Thermal Estimation and Analysis of Three-Phase Induction Motors under Voltage Unbalance

Abstract

Voltage unbalance is a persistent power quality issue in industrial and commercial facilities, and induction motors are especially sensitive to its effects. Even moderate levels of unbalance, which are common in practice, can produce disproportionately large increases in motor losses and winding temperatures. These elevated temperatures accelerate insulation aging and reduce motor service life. Although the thermal risks associated with voltage unbalance are well documented, estimating winding temperature under unbalanced supply conditions remains difficult. This dissertation develops a unified framework for thermal estimation and analysis of three phase induction motors operating under voltage unbalance, combining symmetrical component loss analysis, reduced order lumped parameter thermal network modeling, state space formulation, adaptive parameter estimation, and dynamic insulation life prediction.
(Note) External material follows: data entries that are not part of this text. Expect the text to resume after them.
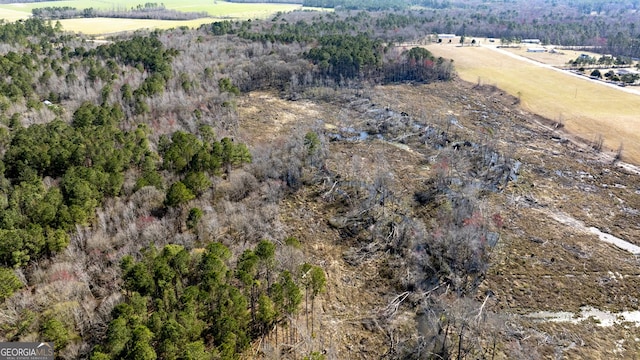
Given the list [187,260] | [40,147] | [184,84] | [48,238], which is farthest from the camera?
[184,84]

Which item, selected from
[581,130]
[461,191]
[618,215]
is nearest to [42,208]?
[461,191]

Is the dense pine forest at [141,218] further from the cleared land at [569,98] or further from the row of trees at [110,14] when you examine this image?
the row of trees at [110,14]

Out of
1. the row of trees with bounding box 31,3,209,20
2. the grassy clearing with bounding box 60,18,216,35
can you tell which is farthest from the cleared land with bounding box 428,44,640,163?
the row of trees with bounding box 31,3,209,20

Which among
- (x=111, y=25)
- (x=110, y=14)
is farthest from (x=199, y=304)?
(x=110, y=14)

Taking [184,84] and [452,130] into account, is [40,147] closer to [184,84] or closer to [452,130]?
[184,84]

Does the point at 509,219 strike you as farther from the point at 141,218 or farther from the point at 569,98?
the point at 569,98

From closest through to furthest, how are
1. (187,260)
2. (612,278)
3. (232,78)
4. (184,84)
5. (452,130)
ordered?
(187,260) → (612,278) → (452,130) → (184,84) → (232,78)

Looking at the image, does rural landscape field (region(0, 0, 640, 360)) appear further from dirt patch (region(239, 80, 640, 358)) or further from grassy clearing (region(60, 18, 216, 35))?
grassy clearing (region(60, 18, 216, 35))

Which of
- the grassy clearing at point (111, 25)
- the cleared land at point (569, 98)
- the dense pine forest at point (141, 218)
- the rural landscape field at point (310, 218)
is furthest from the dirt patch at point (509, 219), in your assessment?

The thermal modeling approach is based on a minimal order lumped parameter thermal network expressed in state space form. This representation enables the use of linear systems theory for the thermal estimation problem, including observability assessment, optimal state estimation, and systematic model order reduction. Starting from a detailed multi-node MATLAB and Simulink thermal model that captures the transient thermal behavior under both balanced and unbalanced supply, the dissertation derives a compact three node state space model that preserves the essential thermal physics while remaining simple enough for practical identification and implementation. The state space model accepts motor electrical losses, computed from measured voltages and currents using symmetrical component analysis, and produces real time estimates of stator and rotor winding temperatures.

A central contribution of the dissertation is an adaptive parameter estimation method that identifies the thermal network parameters using only nameplate data and online electrical and temperature measurements. The estimation framework combines nameplate based initialization, optimization based refinement from measured operating points, and adaptive updating to track parameter drift as the motor ages. The thermal model is then applied in a large scale Monte Carlo study covering the full range of voltage unbalance conditions encountered in practice, parameterized by the voltage unbalance factor. The simulations, performed over representative twenty-four hour duty cycles, quantify the statistical distribution of temperature rise under unbalance and identify the combinations of VUF magnitude that impose the greatest thermal stress. The predicted temperature histories are combined with Arrhenius based insulation life models to quantify the cumulative thermal aging caused by sustained voltage unbalance. Using the IEEE 101 temperature life tables and the standard Arrhenius activation energy for motor insulation, the analysis shows that even moderate unbalance levels in the 3% to 5% range, when present for extended periods, can reduce the life of Class H insulation by 15% to 38% relative to balanced operation. This establishes a quantitative link between measurable power quality metrics and the economic impact of premature motor aging, providing a basis for evaluating the cost effectiveness of power quality improvements. The contributions of this dissertation are: (1) a state space thermal model for induction motors under voltage unbalance suitable for real time implementation, (2) an adaptive parameter estimation framework that enables deployment without prior thermal testing, (3) a Monte Carlo characterization of motor thermal response across the VUF space, (4) quantitative insulation life predictions under voltage unbalance, and (5) identification of key research gaps that limit practical thermal monitoring in the presence of power quality disturbances. Together, these developments form the foundation for next generation motor protection systems that estimate winding temperature and cumulative thermal damage directly from electrical measurements, enabling predictive maintenance and informed derating decisions under adverse supply conditions.